Computational Details

Guess structures of [T3-H] and [rT3-H] were obtained, combining chemical intuition with a preliminary conformational search using the tool Conformer Distribution, as implemented in the software suite Spartan’16,58 and the semiempirical method PM6. Subsequently, geometries were optimized at the B3LYP level using the 6-311+G** basis set for light atoms and def2TZVP for iodine. Harmonic vibrational frequencies were computed at the same level to obtain IR spectra and thermodynamic corrections to the electronic energies. [T3-H] and [rT3-H] isomers were reoptimized with the B3LYP-D3 functional using the same basis set. Thermodynamic corrections were also calculated using the dispersion-corrected functional B3LYP-D3. In addition, single-point energy calculations at the MP2 level were performed on the B3LYP-D3 optimized structures to compare the relative energies obtained by DFT with the ones computed with an ab initio method. To obtain relative enthalpies and Gibbs free energies at the MP2 level, B3LYP-D3 thermodynamic corrections were used. The whole set of quantum mechanics calculations were performed using the Gaussian 09 Rev. D01 package.59 Calculated IR spectra reported in this work were all obtained at the B3LYP/6-311+G** (I = def2TZVP) level and were scaled by a 0.978 factor to compensate the well-known bias of hybrid DFT functionals to overestimate harmonic vibrational frequencies. This value is consistent with the one used in previous works on similar compounds.35,60 CCSs were calculated from the B3LYP-D3 optimized structures with the MobCal software as appropriately modified by Kim et al. for mobility separations employing N2 as drift gas.48,61

Results and Discussion

Tandem Mass Spectrometry and Ion Spectroscopy

Deprotonated triiodothyronine, [T3-H], and reverse triiodothyronine, [rT3-H], (see Scheme 1) were mass selected and assayed using CID and IRMPD. The resulting (photo)dissociation mass spectra are reported in Figures S1 and S2 in the Supporting Information (SI). Photofragmentation products are consistent with CID ones, and both experiments replicate the fragmentation pattern already reported in the literature.28,29 [T3-H] is characterized by an important loss of NH3 (m/z 632.7), which is also observed in deprotonated tyrosine, thyronine, and T2.29 In addition, characteristic fragments are observed at m/z 448.9, attributable to the loss of HI accompanied by HNCHCOOH, and at m/z 126.9, which is consistent with the iodide anion.

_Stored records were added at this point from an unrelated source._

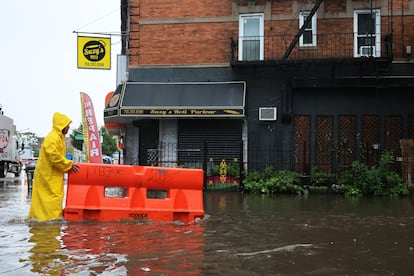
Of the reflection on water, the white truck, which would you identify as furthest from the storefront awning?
the white truck

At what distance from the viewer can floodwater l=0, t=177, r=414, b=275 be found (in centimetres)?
497

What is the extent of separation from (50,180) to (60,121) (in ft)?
3.38

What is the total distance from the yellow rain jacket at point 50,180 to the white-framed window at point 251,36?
38.5 feet

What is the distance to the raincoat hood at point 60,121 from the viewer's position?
8211mm

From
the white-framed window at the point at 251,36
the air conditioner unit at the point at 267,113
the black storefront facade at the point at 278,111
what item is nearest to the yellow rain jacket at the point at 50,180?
the black storefront facade at the point at 278,111

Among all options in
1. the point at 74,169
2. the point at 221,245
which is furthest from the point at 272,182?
the point at 221,245

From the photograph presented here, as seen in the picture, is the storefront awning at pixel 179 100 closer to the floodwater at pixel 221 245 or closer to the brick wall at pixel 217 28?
the brick wall at pixel 217 28

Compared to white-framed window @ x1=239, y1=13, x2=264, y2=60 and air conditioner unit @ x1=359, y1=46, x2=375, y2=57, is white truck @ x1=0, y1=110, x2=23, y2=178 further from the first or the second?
air conditioner unit @ x1=359, y1=46, x2=375, y2=57

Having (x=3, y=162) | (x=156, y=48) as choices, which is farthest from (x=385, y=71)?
(x=3, y=162)

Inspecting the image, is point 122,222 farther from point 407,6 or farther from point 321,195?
point 407,6

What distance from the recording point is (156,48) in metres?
19.1

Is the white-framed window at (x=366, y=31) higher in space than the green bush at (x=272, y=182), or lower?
higher

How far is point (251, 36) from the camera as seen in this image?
18516 millimetres

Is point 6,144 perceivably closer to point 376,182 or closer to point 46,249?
point 376,182
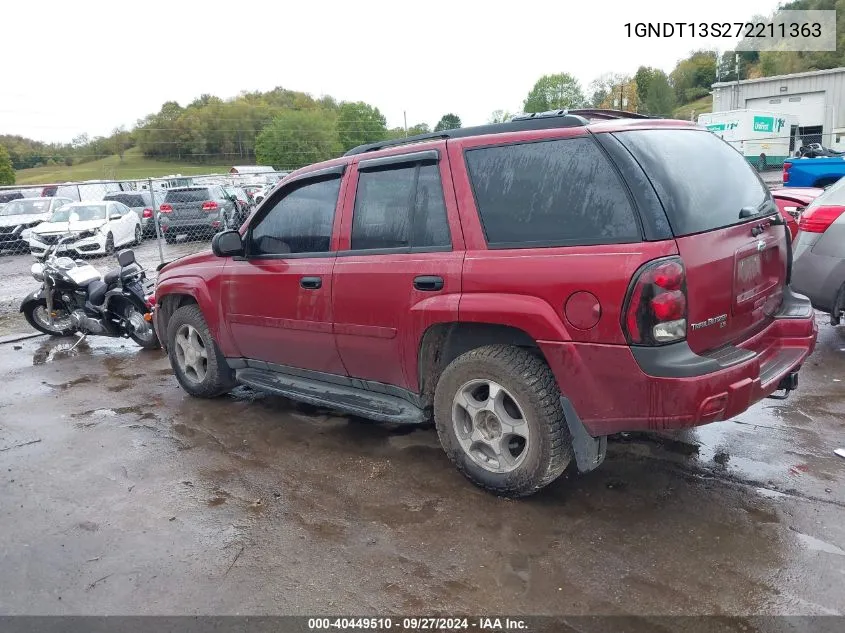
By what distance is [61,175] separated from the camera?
88.6 m

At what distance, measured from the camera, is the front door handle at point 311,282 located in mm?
4137

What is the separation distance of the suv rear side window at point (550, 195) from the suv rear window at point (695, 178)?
184mm

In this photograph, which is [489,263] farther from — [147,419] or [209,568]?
[147,419]

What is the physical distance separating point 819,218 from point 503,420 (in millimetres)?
4255

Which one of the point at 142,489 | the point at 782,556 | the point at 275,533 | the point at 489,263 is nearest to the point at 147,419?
the point at 142,489

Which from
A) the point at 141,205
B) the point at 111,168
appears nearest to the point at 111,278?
the point at 141,205

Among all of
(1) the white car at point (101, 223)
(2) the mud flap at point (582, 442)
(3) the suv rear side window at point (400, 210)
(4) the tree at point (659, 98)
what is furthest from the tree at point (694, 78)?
(2) the mud flap at point (582, 442)

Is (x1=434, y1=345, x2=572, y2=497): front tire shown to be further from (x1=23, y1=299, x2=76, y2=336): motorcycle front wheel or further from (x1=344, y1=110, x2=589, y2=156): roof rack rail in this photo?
(x1=23, y1=299, x2=76, y2=336): motorcycle front wheel

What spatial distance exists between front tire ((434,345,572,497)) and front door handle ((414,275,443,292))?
399 millimetres

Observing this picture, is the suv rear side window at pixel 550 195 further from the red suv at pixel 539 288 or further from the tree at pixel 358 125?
the tree at pixel 358 125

These fragmentation products agree with a preferential deprotonation on the carboxylic acid function of T3, which is followed by proton transfer from the aromatic CH in ortho-position to iodine and loss of the corresponding iodide.29 In the case of [rT3-H], the fragmentation spectrum shows a remarkably different scenario considering the structural similarity with its isomer [T3-H]. In particular, the fragment at m/z 632.7, i.e., loss of ammonia, is a minor feature in the CID spectrum of [rT3-H] (Figure S1). Also, the product ion at m/z 448.9 is lower in abundance while additional fragments appear. Particularly interesting are the ions at m/z 575.8 and 359.8. The dissociation mechanisms proposed by Blanksby et al. for their formation implies that [rT3-H] mainly exists in the phenoxide form.29 Thus, different deprotonation sites can be supposed for [T3-H] and [rT3-H]. Indeed, an appropriate tool for obtaining the structural features of the two ions is necessary to confirm this hypothesis.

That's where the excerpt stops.